===== Task inputs
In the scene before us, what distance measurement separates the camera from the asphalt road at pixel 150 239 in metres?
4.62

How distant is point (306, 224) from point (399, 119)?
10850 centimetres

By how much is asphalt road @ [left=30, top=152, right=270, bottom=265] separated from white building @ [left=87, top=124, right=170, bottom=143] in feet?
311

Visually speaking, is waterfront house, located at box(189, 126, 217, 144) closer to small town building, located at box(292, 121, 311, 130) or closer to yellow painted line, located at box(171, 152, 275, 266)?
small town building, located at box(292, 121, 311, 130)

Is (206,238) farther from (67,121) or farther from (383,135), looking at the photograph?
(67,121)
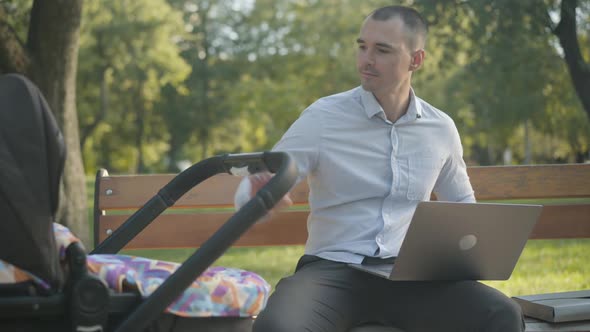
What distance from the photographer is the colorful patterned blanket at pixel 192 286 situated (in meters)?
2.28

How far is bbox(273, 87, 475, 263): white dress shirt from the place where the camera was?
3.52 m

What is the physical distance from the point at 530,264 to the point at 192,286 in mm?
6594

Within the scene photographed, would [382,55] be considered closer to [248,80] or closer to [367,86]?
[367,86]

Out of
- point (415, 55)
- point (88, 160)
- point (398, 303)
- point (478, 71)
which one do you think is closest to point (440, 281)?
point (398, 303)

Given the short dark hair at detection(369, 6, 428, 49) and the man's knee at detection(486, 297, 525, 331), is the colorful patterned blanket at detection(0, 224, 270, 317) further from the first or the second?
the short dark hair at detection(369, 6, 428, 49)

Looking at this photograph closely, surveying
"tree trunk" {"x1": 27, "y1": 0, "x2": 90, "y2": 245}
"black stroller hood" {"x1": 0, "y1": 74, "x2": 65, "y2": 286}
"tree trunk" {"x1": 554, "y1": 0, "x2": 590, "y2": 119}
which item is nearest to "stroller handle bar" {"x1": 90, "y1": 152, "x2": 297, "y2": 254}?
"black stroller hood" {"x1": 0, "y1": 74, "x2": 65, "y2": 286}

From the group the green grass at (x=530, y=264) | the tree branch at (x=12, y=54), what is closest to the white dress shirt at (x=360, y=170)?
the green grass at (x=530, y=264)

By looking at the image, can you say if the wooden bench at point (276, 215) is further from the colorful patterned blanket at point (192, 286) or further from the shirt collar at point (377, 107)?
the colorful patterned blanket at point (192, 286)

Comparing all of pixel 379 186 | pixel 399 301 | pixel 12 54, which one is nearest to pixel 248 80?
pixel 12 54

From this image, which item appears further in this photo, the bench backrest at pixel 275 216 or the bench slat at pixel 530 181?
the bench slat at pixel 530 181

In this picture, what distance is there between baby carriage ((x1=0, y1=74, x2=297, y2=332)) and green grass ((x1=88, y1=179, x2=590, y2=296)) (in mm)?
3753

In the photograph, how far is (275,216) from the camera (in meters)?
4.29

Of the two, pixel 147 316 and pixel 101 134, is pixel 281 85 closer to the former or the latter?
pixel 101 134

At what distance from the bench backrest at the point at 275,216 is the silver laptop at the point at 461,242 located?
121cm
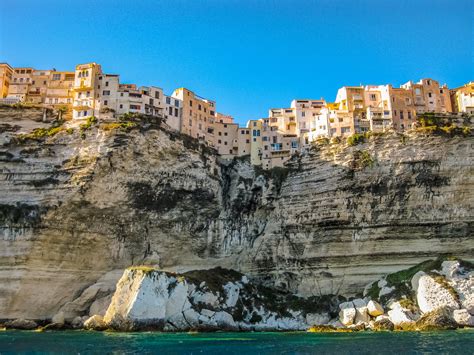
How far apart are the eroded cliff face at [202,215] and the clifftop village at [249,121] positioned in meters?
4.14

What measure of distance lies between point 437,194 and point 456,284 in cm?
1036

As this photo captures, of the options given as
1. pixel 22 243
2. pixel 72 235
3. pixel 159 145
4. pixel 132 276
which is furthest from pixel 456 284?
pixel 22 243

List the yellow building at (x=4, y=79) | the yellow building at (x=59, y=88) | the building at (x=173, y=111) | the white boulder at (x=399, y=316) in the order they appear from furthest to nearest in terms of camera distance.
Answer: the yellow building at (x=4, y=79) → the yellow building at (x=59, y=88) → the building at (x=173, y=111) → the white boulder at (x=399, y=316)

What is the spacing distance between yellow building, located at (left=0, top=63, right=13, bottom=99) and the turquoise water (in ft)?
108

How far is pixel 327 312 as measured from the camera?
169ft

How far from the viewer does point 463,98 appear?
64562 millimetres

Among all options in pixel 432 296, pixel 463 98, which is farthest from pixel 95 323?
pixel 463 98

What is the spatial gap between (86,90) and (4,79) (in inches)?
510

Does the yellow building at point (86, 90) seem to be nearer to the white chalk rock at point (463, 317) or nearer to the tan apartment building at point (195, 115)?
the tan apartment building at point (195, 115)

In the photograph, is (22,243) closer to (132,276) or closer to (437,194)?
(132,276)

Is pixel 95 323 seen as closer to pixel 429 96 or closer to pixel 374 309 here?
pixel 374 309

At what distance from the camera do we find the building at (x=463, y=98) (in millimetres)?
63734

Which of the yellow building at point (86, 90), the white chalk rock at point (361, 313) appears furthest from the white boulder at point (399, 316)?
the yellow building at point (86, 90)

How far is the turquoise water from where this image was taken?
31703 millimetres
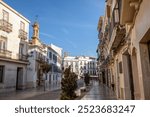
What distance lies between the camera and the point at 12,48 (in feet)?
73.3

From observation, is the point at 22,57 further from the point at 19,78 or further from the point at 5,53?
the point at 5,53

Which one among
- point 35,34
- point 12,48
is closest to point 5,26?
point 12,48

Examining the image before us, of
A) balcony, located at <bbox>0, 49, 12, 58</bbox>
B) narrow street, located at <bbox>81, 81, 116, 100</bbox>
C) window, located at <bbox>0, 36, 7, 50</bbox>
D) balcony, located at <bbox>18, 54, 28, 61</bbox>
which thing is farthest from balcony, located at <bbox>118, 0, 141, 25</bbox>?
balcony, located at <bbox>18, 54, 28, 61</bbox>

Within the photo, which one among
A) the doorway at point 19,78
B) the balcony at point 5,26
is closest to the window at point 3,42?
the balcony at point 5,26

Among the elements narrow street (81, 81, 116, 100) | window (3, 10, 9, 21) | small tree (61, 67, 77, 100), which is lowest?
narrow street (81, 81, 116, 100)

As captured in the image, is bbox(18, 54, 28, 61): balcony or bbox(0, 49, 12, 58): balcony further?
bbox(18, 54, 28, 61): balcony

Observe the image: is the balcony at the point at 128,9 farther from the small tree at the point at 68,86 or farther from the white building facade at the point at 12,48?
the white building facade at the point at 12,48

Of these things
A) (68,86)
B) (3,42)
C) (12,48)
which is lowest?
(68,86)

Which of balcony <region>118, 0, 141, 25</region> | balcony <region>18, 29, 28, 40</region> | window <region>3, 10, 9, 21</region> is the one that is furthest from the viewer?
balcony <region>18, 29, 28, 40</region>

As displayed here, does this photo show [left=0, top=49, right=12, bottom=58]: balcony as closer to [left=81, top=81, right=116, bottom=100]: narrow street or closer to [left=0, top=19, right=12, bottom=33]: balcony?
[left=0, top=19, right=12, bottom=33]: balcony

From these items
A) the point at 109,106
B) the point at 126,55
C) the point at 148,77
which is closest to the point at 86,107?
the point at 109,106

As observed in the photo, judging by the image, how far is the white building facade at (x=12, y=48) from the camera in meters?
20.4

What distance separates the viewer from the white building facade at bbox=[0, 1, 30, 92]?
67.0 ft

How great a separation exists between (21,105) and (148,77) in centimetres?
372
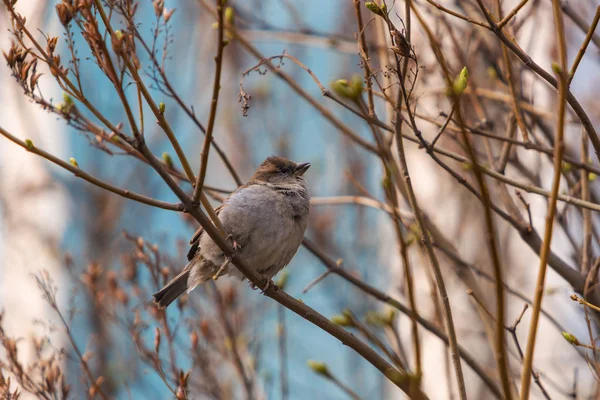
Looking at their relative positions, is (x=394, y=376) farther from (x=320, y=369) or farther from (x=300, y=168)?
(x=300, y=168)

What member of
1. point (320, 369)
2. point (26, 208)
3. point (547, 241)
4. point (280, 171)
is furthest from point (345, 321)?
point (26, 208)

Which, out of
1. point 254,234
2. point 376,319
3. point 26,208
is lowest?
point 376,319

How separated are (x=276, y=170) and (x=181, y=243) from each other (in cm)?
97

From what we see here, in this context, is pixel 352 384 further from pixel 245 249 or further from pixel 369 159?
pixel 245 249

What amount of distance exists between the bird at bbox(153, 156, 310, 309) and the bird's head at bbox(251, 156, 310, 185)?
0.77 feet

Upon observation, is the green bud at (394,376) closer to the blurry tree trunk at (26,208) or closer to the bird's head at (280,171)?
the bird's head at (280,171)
==========
- Exercise details -
All lines from the one that contains "What member of" through the end of the material are to be quoted exactly, with both ends included.

- Correct response -
What member of
1. point (320, 369)
2. point (26, 208)
3. point (547, 241)
4. point (280, 171)
is furthest from point (345, 321)?
point (26, 208)

Which, out of
1. point 254,234
2. point 376,319
3. point 26,208
is lowest?
point 376,319

How separated are (x=276, y=170) and (x=181, y=243) from each other (in cm)?
97

From what we see here, in this context, is pixel 352 384 further from pixel 245 249 or further from pixel 369 159?
pixel 245 249

What amount of distance exists between the bird at bbox(153, 156, 310, 309) and the bird's head at bbox(251, 156, 310, 185)?
0.77 feet

Upon observation, is the green bud at (394,376) closer to the blurry tree trunk at (26,208) or closer to the bird's head at (280,171)?
the bird's head at (280,171)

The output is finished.